— WHAT THIS TASK INVOLVES —
Below is a listing; retype exactly the lines between the one containing "O'Meara , Rich" and the one containing "J.I. Packer quotes: The", inclusive, minus the pictures.

— DATA EXCERPTS —
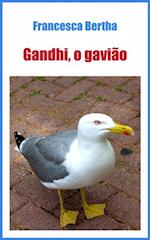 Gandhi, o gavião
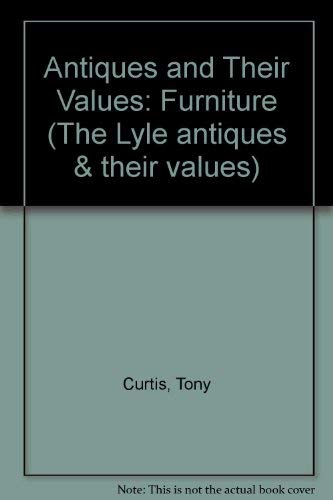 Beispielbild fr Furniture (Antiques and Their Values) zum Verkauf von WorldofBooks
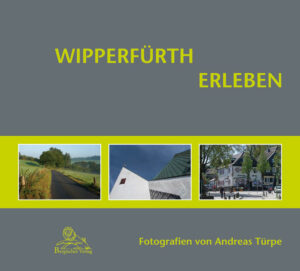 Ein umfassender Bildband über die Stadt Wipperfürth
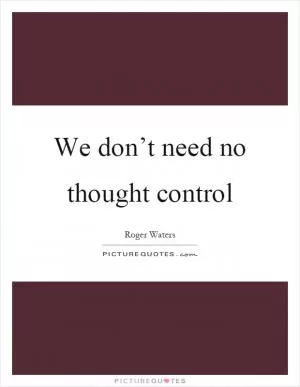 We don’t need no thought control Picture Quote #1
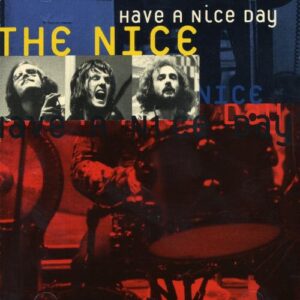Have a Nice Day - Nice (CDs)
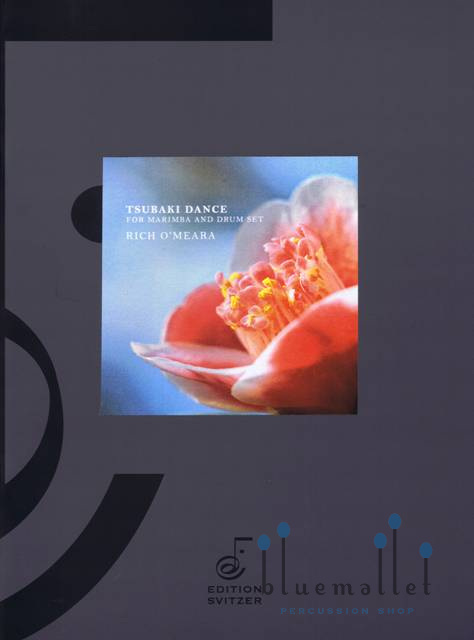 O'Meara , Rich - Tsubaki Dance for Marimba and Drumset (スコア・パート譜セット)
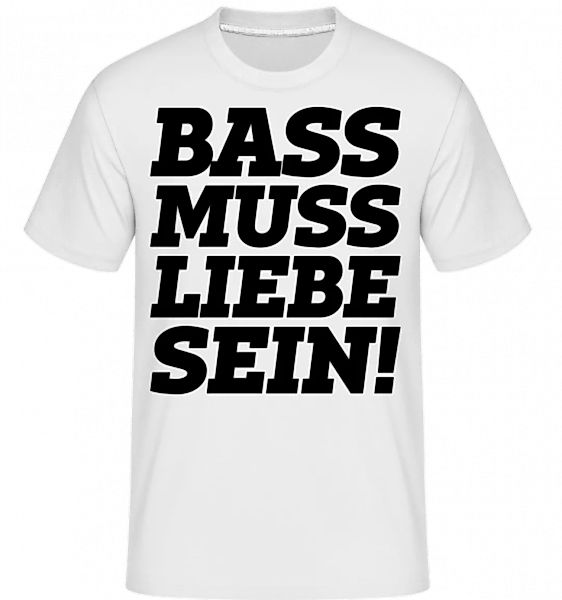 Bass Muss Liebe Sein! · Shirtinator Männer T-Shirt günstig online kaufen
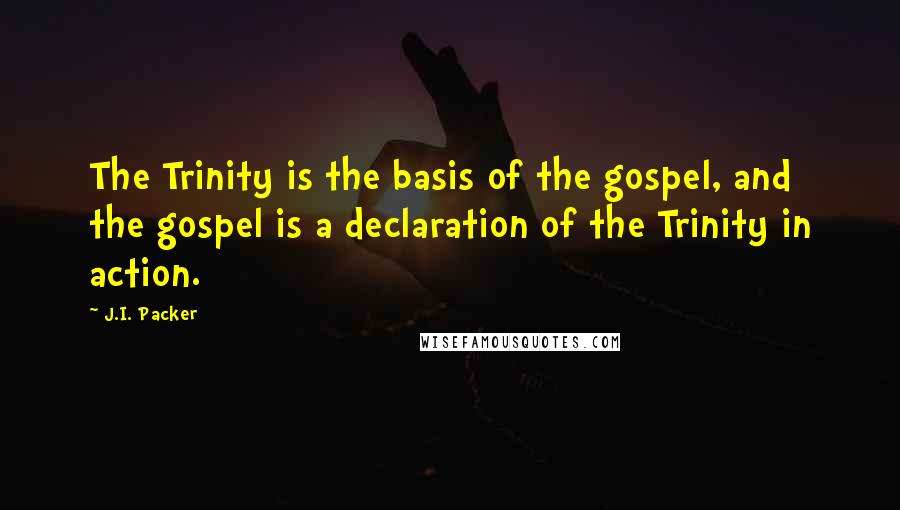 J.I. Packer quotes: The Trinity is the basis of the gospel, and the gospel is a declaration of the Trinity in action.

--

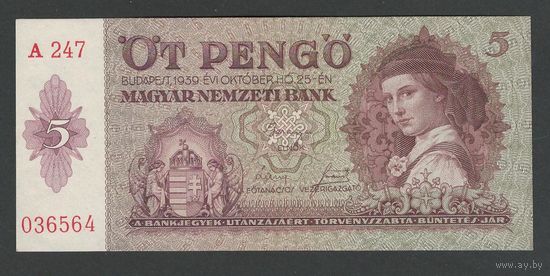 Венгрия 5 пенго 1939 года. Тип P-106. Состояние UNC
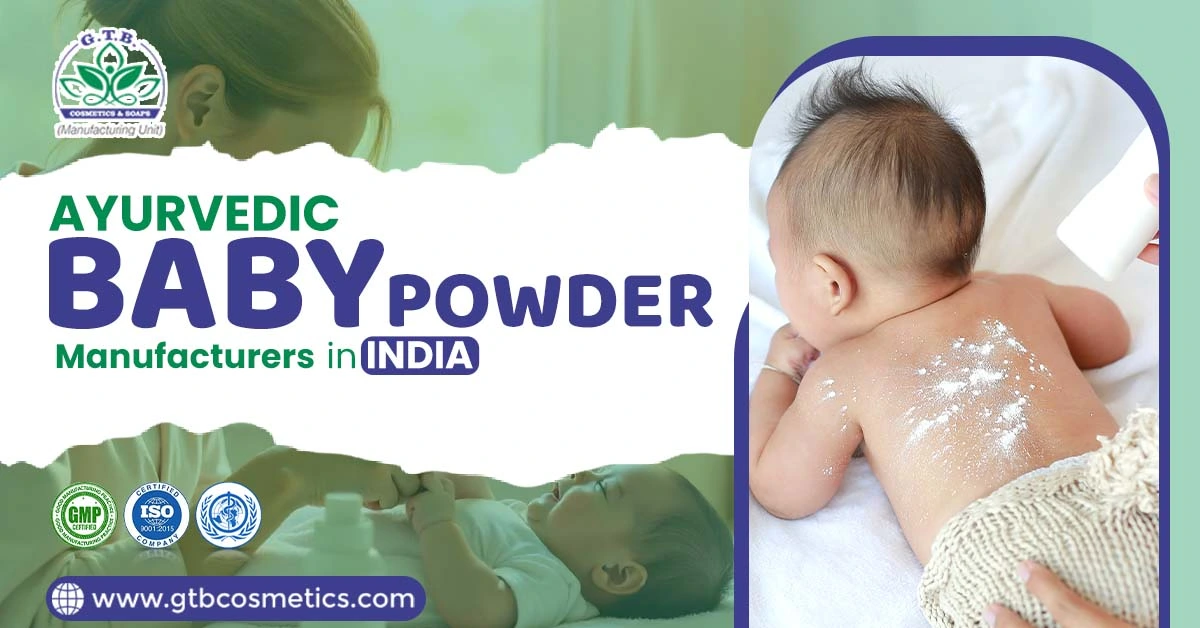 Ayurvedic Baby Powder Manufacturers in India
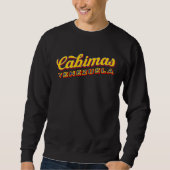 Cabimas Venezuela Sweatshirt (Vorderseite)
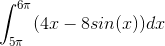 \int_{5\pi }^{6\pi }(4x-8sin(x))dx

— RESPONSE BOX —
 O'Meara , Rich - Tsubaki Dance for Marimba and Drumset (スコア・パート譜セット)
 Bass Muss Liebe Sein! · Shirtinator Männer T-Shirt günstig online kaufen
 J.I. Packer quotes: The Trinity is the basis of the gospel, and the gospel is a declaration of the Trinity in action.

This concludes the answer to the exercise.